● **Consigne**:
Dans l'extrait sur Henry Kissinger, qui a écrit la biographie en deux volumes dont il est question ?

● **Extrait fourni**:
* * * * * * * * *
Henry Kissinger : « Sans mon accident de naissance, je serais antisémite. »

Note de l’éditeur : Cette histoire sur Henry Kissinger, décédé à l’âge de 100 ans, a été initialement publiée le 27 mai 2021 à l’occasion de son 100e anniversaire.

La manière dont les lecteurs choisiront de commémorer l’anniversaire d’Henry Kissinger, qui fêtera ses 100 ans le 27 mai, pourrait bien dépendre de ses lectures antérieures sur l’ancien secrétaire d’État et conseiller à la sécurité nationale.

Ceux qui ont apprécié la biographie hagiographique en deux volumes de Niall Ferguson applaudiront le rôle de Kissinger en tant que premier secrétaire d’État juif et son succès dans la réalisation de la détente avec la Chine communiste et l’Union soviétique.

En revanche, les écrivains politiques Seymour Hersh et surtout Christopher Hitchens ont souligné une série de crimes de guerre présumés commis par Kissinger au Vietnam, au Bangladesh, au Chili, à Chypre et au Timor oriental, marqués par des décisions prises avec une apparente insouciance pour les souffrances humaines et les pertes de vies humaines.
* * * * * * * * *
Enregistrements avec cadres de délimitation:

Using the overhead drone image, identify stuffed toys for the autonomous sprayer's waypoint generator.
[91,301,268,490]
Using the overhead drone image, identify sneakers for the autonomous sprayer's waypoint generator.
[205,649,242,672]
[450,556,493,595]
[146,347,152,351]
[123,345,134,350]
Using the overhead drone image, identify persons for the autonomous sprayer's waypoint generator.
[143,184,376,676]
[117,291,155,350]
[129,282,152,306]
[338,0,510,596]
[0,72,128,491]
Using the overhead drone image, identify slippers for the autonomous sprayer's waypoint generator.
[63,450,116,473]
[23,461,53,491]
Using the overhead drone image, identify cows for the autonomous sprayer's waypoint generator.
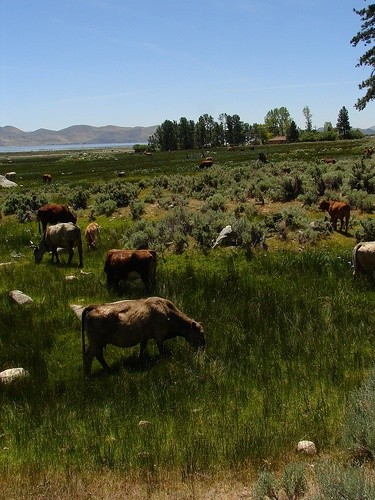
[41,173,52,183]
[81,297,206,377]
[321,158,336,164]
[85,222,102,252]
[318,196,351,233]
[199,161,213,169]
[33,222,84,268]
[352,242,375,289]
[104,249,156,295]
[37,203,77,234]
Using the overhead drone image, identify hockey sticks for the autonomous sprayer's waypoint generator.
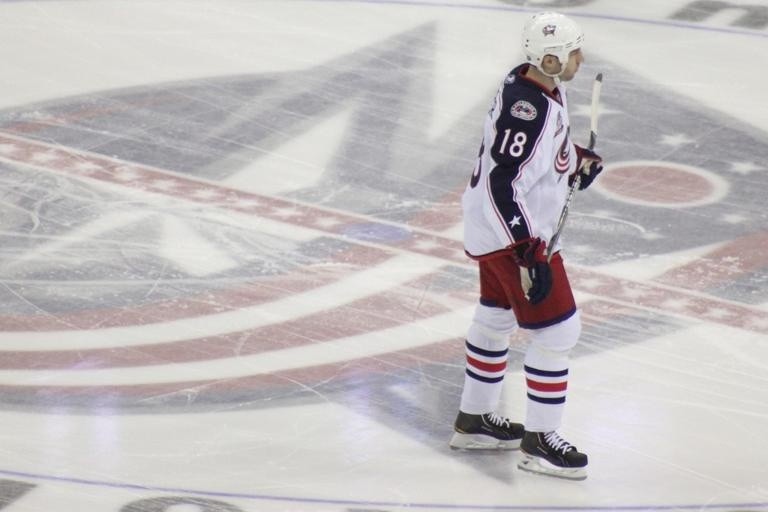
* * * * * * * * *
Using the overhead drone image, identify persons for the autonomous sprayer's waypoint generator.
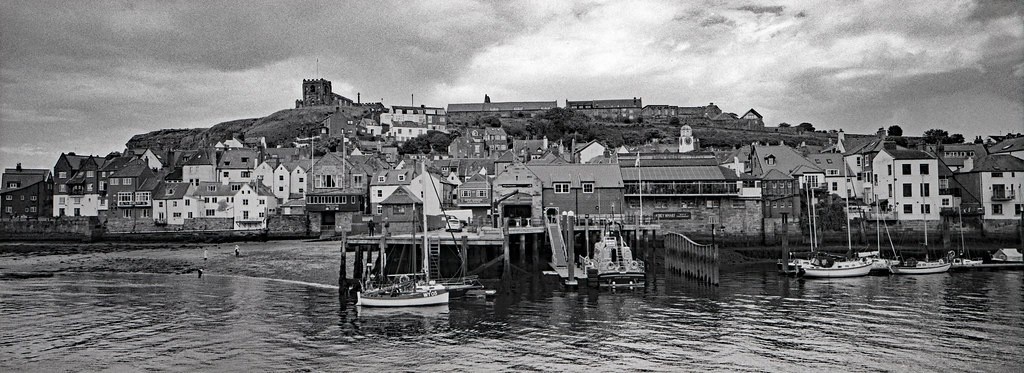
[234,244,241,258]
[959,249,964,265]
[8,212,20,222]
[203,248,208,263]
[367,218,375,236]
* * * * * * * * *
● **Réponse**:
Niall Ferguson.